I first started writing, when I was 8, because my cousin Jody wrote. She had a literary name, after Jo in Little Women, and she was two years older than I. I envied her vocabulary. Her characters didn’t go to the bathroom, they went to the latrine and would have found discussion of such matters vulgar. I was so jealous of my cousin’s cleverness, I kept killing off all my characters to get revenge on them for not being as interesting as Jody’s. We were just kids, but we did have dreams.
During the summer weeks and holidays that we were together, Jody and I sometimes started writing in the morning, pausing only to read aloud to each other, or, impatiently, for food, and then look at the window to discover that the sun had set. I was hooked, in a constant state of inspiration, compelled to turn every scrap of paper, drop of blood, flower, stick or mud puddle into writing materials.
Today, sitting down at my computer, I often feel as if I should put on a seat belt, as if I’m about to do something dangerous at high speeds. At these times, I think wistfully back to my childhood, when hours spent writing were equally exciting but lacked that trepidation. Sometimes, overwhelmed by the work involved in marketing my first novel, drafting a second one, rewriting a short story ending before it appears in print, and trying to keep up with my PhD course work, I wish I could recover the magic and joy of my childhood writing – to become so lost in stories that I can ignore imprecise word choices, digressions, and undeveloped paragraphs, to just plunge on, unaware of my surroundings, unconcerned about agents and editors and teachers, oblivious to the dangers of what I might discover.
Often just the memory of my childhood processes proves inspiring and reminds me not to take things so seriously. My memories also give me practical techniques for carrying this out. I leave my computer, remembering that sometimes thoughts flow better when I’m sitting on the floor with an old picture book as a writing surface. I remember that I don’t have to restrict myself to conventional office supplies. And when I’m stressed out by deadlines and blocks and the critical voices in my head, I can defy them and restore the spirit of play with small gestures: writing on colored paper, using different pens, drawing in the margins. And it’s sometimes not only fun, but also useful to return to the approaches that Jody and I used for immersing ourselves in our characters’ lives.
We used to invent families of 10, 12, 15 children and create histories and lives for them. We cut pictures of the kids from old Penney’s catalogs, found pictures and descriptions of homes in real-estate magazines from the free rack at Dillons, drew pictures and wrote essays supposedly by each child, made diplomas and grade cards, cut out rooms from Good Housekeeping and appliances from Sears catalogs. Jody had one sheet that consisted of rows of clock radios, one for each member of the family.

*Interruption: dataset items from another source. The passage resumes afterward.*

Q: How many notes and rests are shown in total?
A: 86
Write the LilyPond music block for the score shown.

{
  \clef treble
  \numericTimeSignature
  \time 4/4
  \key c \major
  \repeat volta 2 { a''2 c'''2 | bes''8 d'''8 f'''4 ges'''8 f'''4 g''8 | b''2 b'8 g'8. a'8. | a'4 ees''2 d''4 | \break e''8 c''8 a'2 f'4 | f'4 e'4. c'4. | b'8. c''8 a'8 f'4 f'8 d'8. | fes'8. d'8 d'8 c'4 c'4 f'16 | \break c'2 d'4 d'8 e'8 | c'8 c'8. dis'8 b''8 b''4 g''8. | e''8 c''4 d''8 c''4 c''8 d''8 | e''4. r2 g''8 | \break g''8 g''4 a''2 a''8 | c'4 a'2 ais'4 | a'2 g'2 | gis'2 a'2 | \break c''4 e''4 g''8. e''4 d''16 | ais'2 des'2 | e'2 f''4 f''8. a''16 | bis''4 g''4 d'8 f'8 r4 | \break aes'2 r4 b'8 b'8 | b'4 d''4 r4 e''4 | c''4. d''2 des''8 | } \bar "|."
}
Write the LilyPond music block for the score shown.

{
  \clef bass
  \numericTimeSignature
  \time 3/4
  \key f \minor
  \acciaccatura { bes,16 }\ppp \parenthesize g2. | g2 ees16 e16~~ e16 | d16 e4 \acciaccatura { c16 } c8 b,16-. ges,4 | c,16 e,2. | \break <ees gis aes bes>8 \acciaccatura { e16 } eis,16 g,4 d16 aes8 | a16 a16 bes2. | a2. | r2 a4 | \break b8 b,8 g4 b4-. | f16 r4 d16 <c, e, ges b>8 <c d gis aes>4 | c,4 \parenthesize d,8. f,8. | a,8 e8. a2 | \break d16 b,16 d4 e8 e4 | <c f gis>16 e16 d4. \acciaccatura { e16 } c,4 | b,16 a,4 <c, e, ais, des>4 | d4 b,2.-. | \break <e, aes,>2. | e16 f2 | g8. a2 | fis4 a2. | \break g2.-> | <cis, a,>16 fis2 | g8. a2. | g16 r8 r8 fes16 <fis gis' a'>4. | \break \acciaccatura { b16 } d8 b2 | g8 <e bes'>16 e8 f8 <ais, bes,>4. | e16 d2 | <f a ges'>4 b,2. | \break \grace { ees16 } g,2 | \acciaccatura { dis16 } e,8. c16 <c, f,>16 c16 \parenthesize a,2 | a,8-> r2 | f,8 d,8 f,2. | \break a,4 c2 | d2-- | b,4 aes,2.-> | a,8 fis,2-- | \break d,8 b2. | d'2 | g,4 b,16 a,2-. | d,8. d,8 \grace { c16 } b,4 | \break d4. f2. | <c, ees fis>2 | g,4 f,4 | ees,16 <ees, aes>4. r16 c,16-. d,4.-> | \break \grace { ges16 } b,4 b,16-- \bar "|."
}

Now when I’m blocked, not sure what a character will do next or why, I take a cue from my childhood self. I look through mail-order catalogs for my characters’ faces; I furnish their living rooms, decorate their walls, dress them for a week – and often, coming back to the story, find that what has seemed a silly activity has helped me get a grasp on the character and caused the story to evolve as if on its own.
As children, Jody and I knew some things instinctively. We never panicked because we were stuck. We just put the writing away, and read books, watched TV, played games, or even, grudgingly, did chores, and let the ideas arise from our experience.
Movies also provided ideas for stories. After seeing The Parent Trap, about identical twins who are separated as babies and discover each other years later, I decided to go not one, not two, but three better. In my story, identical quintuplets are separated as infant shipwreck victims, and coincidentally sent to the same boarding school shortly before their 12th birthday. The first two discover that they’re twins, and then, in a riveting scene, the third appears, followed by a poignant reunion with the fourth. By then, I was so moved by my own work, I couldn’t go on, even though Jody wanted to know what happened next.
Even while I look back with amusement, I recognize a value in our utter lack of concern for reality or logic. I know that the same state of mind that allowed ridiculous plot twists can also yield surprising answers to my writing dilemmas, unexpected metaphors, unforeseen but inevitable endings.
Today, my cousin Jody works as an accountant and hates to write. I wonder if, as she figures payroll, she finds herself imagining the lives of the people she pays. And although I find writing harder now, although I write to confront rather than to escape my life, although I’ve become more of a perfectionist, returning to my childhood for inspiration and solutions replenishes me.
And sometimes, handwriting a story late at night, I recapture the magic from my childhood: watching details appear, motives emerge, a movie play out on the page, I only realize I’ve been writing when my hand begins to ache. Briefly, all the pressures have receded and my perspective has shifted. The prospect of publication is exciting, but it’s the process that matters most, the magic that I first stumbled into with my cousin Jody a long time ago.